A Mark of the Non-Cognitive
Mazviita Chirimuuta
Edinburgh

Abstract:In the so-called cognition wars, proponents of the idea of basal-cognition (Lyon et al. 2021) clash with those seeking to restrict the term “cognitive” to systems showing human-like capacities for manipulation of representations (Adams 2018). The impasse over the definition of cognition is unlikely to end soon. Yet, given that some proponents of the expansive definition have sought to ascribe cognition to all living things, and now even to molecular systems beyond biology (McGivern 2020), the question of what counts as non-cognitive becomes pressing. Do the arguments for basal-cognition inevitably devolve into claims for a kind of panpsychism, or is there a principled standard for what counts as indisputably non-cognitive that all parties of the dispute will adhere to? The purpose of this paper is to offer a mark of the non-cognitive – to characterise what it is about certain entities and processes that makes them paradigmatically non-cognitive. The characterisation is not a novel proposal but a clarification of a rare, though implicit, point of consensus amongst scientists researching on non-neural organisms that have been put forward as candidates for basal cognition. I argue that opinion converges on the notion of non-cognitive processes being those that appear to be the result only of proximal, efficient physical-chemical causes. A system whose activity profile is of this sort will be a simple mechanism and will have the passive and inflexible character that is paradigmatically non-cognitive. I go on to discuss how this characterisation of the non-cognitive relates in interesting ways to notions of mechanisms.

Fulton Building - FUL-113

Passcode: 872756

June 4

Epistemic Emotions
Jesse Prinz
CUNY

Abstract:Many emotions have an epistemic dimension. For example, anxiety implies uncertainty. There are, in addition, emotions that are epistemic in a more fundamental way. These include, doubt, certainty, interest, among others.

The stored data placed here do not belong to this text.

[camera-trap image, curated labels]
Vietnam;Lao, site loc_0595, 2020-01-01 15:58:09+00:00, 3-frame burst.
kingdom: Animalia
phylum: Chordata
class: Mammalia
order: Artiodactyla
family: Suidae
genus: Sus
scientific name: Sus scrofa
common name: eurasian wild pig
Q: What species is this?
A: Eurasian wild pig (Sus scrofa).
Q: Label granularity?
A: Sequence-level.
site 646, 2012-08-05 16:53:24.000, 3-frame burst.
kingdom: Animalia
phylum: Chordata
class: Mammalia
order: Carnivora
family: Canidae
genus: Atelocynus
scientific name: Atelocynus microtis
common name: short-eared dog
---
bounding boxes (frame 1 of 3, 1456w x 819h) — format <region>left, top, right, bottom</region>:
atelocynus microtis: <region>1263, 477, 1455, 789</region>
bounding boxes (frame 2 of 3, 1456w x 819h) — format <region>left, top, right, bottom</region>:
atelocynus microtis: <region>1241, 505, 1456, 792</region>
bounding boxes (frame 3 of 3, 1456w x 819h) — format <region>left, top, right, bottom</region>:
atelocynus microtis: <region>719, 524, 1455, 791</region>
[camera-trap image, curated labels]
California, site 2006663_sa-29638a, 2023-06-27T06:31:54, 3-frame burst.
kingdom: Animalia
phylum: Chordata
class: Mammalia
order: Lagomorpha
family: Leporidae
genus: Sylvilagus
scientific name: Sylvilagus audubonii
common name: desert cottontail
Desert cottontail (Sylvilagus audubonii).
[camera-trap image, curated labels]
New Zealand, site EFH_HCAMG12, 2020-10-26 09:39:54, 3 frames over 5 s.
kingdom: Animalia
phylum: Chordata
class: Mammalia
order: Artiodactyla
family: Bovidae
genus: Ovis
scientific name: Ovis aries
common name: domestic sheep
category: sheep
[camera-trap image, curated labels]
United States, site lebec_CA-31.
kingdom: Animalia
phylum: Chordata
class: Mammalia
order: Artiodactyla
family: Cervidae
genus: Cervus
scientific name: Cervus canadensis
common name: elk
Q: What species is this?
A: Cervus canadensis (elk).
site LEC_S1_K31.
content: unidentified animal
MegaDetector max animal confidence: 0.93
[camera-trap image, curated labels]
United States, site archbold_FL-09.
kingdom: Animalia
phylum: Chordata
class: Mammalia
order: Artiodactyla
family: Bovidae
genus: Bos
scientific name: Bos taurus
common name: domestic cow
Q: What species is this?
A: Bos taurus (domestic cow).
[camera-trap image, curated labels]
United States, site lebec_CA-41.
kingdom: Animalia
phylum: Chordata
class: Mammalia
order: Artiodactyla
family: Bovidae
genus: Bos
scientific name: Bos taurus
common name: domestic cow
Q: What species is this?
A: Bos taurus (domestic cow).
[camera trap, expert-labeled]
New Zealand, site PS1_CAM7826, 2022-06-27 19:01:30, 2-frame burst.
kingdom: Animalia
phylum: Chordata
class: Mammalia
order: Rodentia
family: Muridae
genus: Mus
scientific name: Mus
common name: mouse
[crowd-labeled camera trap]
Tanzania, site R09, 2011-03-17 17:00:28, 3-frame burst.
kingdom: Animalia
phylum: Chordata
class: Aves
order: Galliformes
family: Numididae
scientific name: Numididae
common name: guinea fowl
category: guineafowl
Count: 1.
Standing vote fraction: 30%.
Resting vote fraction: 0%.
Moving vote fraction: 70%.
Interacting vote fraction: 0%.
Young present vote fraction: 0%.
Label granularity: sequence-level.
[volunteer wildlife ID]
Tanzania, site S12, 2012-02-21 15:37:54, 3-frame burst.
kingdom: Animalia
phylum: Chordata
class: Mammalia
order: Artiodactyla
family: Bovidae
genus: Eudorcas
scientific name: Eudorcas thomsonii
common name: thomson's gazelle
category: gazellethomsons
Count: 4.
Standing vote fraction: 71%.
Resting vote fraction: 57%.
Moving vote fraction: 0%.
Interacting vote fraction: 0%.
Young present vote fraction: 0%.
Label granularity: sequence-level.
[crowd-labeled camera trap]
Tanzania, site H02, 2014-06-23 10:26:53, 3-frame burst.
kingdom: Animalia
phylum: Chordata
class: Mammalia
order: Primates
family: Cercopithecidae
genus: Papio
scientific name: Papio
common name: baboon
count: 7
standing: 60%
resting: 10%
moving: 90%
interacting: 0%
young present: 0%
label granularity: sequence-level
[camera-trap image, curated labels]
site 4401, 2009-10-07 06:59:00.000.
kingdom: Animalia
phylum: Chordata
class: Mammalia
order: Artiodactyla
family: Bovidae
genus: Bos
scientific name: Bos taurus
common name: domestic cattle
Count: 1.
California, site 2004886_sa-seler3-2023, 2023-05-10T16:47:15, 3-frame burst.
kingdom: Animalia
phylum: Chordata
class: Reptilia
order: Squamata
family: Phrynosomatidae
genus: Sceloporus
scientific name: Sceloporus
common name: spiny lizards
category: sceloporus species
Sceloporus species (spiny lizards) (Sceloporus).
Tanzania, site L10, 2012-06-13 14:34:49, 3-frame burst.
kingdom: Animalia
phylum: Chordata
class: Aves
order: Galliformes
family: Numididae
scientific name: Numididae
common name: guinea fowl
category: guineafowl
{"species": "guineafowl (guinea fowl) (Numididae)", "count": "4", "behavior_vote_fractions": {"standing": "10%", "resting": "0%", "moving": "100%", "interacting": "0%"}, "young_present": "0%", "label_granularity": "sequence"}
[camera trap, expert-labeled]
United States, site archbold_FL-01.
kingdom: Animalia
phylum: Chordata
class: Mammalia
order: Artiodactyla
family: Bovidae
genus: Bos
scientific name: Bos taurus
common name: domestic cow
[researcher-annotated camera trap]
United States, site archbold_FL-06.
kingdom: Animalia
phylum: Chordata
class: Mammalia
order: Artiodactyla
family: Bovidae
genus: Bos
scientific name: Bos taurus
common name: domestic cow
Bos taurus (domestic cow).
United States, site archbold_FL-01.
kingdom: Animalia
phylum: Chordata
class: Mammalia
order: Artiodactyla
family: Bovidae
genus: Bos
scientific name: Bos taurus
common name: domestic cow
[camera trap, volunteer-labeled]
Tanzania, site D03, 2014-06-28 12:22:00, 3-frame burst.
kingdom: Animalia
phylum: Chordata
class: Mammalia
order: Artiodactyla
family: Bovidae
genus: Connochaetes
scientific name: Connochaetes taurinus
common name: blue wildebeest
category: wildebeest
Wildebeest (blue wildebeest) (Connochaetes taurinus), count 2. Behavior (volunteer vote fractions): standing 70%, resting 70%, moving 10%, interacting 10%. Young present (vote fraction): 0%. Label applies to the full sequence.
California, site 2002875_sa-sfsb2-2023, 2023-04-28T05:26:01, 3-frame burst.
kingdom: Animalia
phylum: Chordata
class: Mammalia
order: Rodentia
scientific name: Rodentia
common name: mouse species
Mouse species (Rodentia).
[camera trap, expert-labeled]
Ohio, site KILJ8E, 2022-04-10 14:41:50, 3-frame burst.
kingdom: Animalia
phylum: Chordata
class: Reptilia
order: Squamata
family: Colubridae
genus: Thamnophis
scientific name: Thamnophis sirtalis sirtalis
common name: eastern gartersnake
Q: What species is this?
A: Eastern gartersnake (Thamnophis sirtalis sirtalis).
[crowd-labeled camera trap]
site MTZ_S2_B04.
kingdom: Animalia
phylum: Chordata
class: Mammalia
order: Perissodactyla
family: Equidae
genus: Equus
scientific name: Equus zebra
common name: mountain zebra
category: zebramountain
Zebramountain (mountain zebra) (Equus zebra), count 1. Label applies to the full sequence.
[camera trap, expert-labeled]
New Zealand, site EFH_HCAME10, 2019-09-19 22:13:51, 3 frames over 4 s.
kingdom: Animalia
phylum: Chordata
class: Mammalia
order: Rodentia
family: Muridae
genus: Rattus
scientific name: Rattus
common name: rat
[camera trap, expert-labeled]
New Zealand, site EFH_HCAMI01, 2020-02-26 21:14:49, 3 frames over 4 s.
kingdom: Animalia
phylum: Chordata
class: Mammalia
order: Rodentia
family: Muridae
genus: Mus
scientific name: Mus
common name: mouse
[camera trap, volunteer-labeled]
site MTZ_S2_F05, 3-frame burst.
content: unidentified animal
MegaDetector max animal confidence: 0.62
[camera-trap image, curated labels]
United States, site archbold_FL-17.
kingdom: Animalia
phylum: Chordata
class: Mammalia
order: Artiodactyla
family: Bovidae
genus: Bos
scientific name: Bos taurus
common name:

This presentation presents a definition of epistemic emotions, a taxonomy demonstrating that this is a rich and highly diverse category, a demonstration that the items in this category are genuine emotions, and an exploration of how epistemic emotions may contribute to knowledge.

An argument will also be offered for the claim that epistemic emotions are essential for knowledge.

At the end, implications for the epistemic status of large language models will be drawn as well.